SHORT EXERCISE: Below is an article about women judges on the High Court. Copy it word for word from "Justice Crennan's subsequent" to "institute, also followed.".

-------- READING TEXT

A study of women judges' maiden or first judgments to be published in the forthcoming issue of the international journal Feminist Legal Studies in 2015, gives insight into prevailing models of collegiality on the court.

"It's quite fascinating. They actually have this wonderful moment of judicial authority when they start out, but subsequently their contributions have very much been based on consensus," Kcasey explains.


The retirement speeches made by retiring female High Court judges are also examined in Kcasey's thesis.

Justice Susan Crennan retired in early 2015. Her final speech celebrated the consensus and collegiality of the bench.

Justice Crennan's subsequent replacement by Justice Geoffrey Nettle sparked discourse around gender equity. Debate around gender quotas, an equity measure Australia seemed unwilling to institute, also followed.

Kcasey concedes that the women appointed to the High Court are delegated power within a masculinist structure and are therefore somewhat limited in their capacity to affect change.

But she does admit to being fascinated by just how much these female judges have participated in forming part of the consensus.


It was Kcasey's dislike of consensus that originally started her on this career path.

"I've wanted to be a lawyer since I was about seven. My parent's told me I was very good at arguing, although it turns out that is not always the most appropriate skill set for this profession," she laughs.

In high school, Kcasey was awarded the Sir Adrian Solomons Memorial Law Bursary, and undertook work experience in a legal firm, confirming her choice of career.

Upon graduating with Honours, Kcasey applied for a PhD scholarship. This allowed her to volunteer at a community legal centre and tutor across many subjects, before gaining a full time teaching position at the UON in 2012.

"I love teaching. There is a lot I like about being an academic. There is autonomy, and space to write about things that you care about," she says.

----------------
-------- LISTED RECORDS

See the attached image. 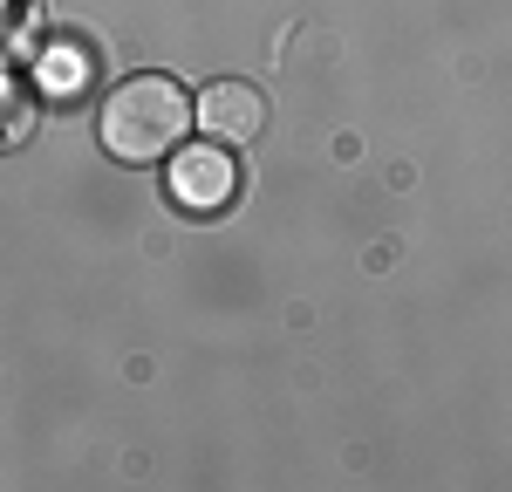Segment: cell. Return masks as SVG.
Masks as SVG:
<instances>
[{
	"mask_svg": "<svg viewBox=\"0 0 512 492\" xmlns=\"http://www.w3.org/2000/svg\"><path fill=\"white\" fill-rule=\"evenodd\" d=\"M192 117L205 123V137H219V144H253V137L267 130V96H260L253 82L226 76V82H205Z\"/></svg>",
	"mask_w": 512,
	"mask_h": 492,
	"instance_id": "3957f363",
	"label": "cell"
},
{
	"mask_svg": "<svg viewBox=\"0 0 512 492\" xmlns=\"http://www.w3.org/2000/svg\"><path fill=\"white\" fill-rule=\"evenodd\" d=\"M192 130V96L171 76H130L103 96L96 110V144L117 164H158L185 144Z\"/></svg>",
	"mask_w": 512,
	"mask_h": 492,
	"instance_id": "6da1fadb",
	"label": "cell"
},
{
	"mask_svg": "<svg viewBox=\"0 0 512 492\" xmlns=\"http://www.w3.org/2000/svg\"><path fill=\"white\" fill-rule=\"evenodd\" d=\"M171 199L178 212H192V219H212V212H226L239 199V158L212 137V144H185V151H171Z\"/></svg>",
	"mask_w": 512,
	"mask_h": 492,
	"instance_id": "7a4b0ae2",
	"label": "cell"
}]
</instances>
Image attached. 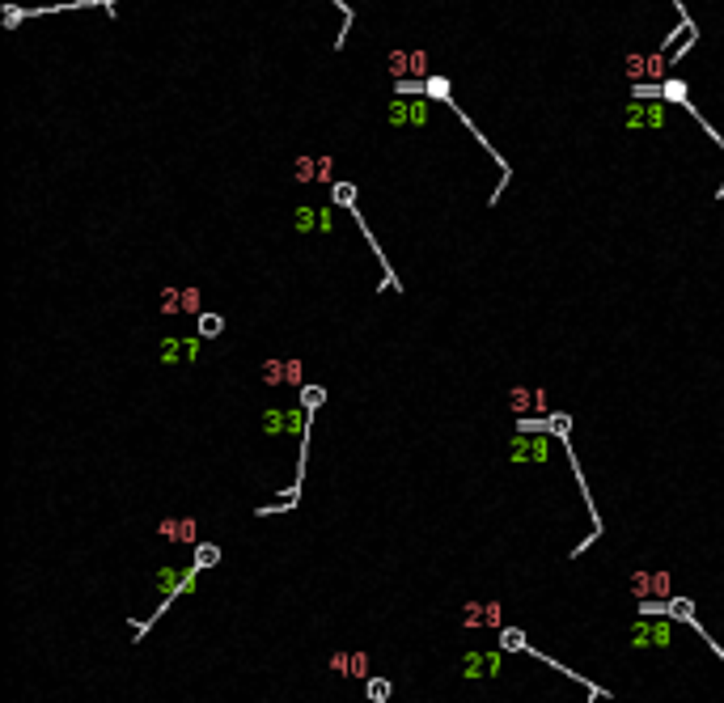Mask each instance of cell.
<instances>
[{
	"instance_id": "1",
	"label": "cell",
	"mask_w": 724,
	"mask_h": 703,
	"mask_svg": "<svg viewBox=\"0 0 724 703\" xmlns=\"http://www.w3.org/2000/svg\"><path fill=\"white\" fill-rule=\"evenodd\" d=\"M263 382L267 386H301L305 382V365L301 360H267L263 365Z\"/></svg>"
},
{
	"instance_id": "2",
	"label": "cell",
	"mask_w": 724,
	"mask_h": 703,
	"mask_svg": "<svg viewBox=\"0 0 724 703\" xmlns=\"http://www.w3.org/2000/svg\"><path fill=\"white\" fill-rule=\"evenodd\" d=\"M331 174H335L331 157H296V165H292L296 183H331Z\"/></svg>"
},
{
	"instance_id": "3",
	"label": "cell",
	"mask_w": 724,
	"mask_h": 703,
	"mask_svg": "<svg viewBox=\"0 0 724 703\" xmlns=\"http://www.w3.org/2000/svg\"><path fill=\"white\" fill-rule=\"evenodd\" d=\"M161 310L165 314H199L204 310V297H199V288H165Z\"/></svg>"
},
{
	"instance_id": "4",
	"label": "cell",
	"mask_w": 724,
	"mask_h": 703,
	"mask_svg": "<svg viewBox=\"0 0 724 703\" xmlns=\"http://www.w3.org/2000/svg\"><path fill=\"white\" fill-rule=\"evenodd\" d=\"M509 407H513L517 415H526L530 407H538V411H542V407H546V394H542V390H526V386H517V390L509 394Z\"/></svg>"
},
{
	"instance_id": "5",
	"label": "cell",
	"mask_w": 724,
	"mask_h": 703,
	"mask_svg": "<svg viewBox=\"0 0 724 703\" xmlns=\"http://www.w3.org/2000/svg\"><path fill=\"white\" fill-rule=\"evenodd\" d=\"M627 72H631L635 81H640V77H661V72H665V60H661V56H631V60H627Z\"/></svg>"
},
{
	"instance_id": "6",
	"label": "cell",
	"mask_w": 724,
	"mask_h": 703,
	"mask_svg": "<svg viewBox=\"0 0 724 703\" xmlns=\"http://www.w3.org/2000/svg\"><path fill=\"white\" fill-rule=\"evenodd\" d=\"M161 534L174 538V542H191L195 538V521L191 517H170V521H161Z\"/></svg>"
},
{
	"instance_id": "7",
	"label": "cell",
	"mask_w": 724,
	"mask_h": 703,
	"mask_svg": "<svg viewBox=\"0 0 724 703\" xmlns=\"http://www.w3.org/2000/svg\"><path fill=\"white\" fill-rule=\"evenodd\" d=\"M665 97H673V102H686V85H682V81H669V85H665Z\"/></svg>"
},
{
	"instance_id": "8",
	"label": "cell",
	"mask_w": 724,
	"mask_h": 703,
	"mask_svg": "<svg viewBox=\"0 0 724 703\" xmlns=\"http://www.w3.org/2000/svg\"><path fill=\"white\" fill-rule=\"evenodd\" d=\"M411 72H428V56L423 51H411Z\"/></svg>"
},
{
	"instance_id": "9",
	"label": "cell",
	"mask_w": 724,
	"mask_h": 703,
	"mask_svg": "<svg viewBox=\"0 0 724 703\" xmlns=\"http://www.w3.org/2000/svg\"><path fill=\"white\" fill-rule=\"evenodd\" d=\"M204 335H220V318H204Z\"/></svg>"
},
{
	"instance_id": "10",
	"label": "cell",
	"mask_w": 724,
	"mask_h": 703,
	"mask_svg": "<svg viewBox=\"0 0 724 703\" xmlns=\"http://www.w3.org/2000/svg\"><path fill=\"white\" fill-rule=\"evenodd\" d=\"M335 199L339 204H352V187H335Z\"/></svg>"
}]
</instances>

----------------

REPLY TO THE TASK:
Justice Crennan's subsequent replacement by Justice Geoffrey Nettle sparked discourse around gender equity. Debate around gender quotas, an equity measure Australia seemed unwilling to institute, also followed.